Football fever: Why Asians didn?t get it
Asian kids consider themselves superior when it comes to playing cricket, writes Aakash Chopra.india Updated: May 30, 2006 13:47 IST
I was terribly excited when I first heard of people like Mark Ramprakash and Nasser Hussain being part of an England squad. That was quite some time ago. In the years gone by, names like these, not quintessentially English, have become more common, with more and more Asian origin players donning England colours.
England’s recent tour of India had a Monty Panesar, a Sajid Mahmood, an Owais Shah, a Vikram Solanki, a Kabir Ali and probably someone else I’m missing out. Hussain was around too, in his role as commentator. Again, a quick look through the county rosters will have you know that in the English cricketing world, “subcontinenters” proliferate at every level.
But talk of football and it’s a whole new ball game. When I was in Newcastle for a wedding recently, I learnt the bride’s family is very close to Newcastle United’s only Asian player, Michael Chopra. And then again, this is an exception — most clubs have no Asians.
Forget the Premiership; it’s hard to find one in Division One. And football is far bigger and more popular than cricket. So what’s stopping Asian kids from taking up football? Even as you search for answers, a couple of obvious points come to mind. Is football a racist sport? No. Some of the world’s best-loved players are black and making mega bucks.
What probably makes more sense is the influence of cricket in the Indian subcontinent. After interacting with kids in a local schools, I think that our kids (read Asian) consider themselves superior to others when it comes to playing cricket. Many believe it’s in their genes! I figured they have heroes to follow in cricket while football has no megastars from the subcontinent. So cricket gives them a feeling of belonging.
But this isn’t really true either. People who eventually play for England are more British than Indian or Pakistani. They are proud of their Asian roots but they’re English through and through. Which is expected and accepted too. There’s no Tebbit test happening now.
It’s taken a while to get a consensus on the “real” reason for the lack of Asians in football — and it’s a bit of a stunner. Even though football is by far the number one sport in England and footballers rake in the big bucks, it was considered a poor man’s sport till a while ago, somewhat rowdy and not quite stiff upper lip! They still don’t teach football in the big private schools. Cricket and rugby dominate. And money works one way regardless of race. So who would be willing to allow their kids to take up sport as a career? Only the elite (upper and upper middle class) or the poor.
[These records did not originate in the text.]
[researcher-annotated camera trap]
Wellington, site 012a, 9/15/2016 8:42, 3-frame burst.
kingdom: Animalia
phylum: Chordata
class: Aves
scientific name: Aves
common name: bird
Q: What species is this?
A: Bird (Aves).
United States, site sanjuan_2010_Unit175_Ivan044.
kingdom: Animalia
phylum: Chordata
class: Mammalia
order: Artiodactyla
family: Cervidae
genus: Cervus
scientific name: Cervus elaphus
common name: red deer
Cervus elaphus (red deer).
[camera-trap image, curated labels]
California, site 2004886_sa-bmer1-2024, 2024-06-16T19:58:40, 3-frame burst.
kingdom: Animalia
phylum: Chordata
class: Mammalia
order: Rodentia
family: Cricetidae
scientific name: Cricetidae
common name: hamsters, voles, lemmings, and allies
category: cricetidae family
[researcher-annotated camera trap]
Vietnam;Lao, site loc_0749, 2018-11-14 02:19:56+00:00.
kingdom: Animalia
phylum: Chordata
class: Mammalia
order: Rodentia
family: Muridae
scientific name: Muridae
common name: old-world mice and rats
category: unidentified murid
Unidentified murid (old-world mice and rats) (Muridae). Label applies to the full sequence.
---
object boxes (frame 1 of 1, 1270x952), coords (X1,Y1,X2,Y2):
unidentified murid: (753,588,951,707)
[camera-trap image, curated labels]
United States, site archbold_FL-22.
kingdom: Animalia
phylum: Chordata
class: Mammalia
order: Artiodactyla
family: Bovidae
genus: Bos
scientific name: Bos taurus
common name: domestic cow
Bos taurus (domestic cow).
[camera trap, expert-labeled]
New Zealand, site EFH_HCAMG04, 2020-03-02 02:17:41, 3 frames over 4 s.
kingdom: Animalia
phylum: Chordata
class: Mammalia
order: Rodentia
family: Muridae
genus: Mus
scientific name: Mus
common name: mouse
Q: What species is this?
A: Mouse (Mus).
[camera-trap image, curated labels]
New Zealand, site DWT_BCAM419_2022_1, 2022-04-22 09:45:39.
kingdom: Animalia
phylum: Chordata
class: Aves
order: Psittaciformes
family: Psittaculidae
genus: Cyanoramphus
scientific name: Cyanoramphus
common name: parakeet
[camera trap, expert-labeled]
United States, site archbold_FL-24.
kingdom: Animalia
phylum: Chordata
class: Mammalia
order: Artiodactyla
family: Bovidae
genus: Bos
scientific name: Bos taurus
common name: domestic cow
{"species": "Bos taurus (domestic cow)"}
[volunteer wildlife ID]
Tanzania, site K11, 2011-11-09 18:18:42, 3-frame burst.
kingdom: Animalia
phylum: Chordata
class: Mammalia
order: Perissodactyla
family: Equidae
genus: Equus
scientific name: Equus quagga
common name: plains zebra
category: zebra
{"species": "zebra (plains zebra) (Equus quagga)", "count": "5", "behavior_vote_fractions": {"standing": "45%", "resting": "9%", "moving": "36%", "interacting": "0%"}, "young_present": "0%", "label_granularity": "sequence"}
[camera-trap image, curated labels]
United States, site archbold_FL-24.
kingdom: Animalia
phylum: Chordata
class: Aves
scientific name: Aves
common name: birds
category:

Asian immigrants who came here in the Sixties struggled to find their feet. They were in the business of earning a living and could not afford to let their kids play, as every able body was needed to man the shops and restaurants.
That was a generation where teenagers could not be adolescents and youth made no difference to that focus. While English parents let their kids be from 16 or so, kids from immigrant families mostly never played any sport, let alone football.
Though they belonged to a common collective class (read poor) in which English kids saw football as a passion or profession, Asian kids couldn’t. Those who did play (mostly cricket) and even played for England were already from fairly well-to-do families.
It took about two generations for life to get back on track and for Asians to relax. In these years, the face of football has dramatically altered. And many immigrants from the 1960s are now part of the English upper class and encouraging their kids to follow their dreams.
After the flux, comes change. And who knows, some years down the line, we may just see more Michael Chopras on the field. Not just in the Premier Division but playing for England too.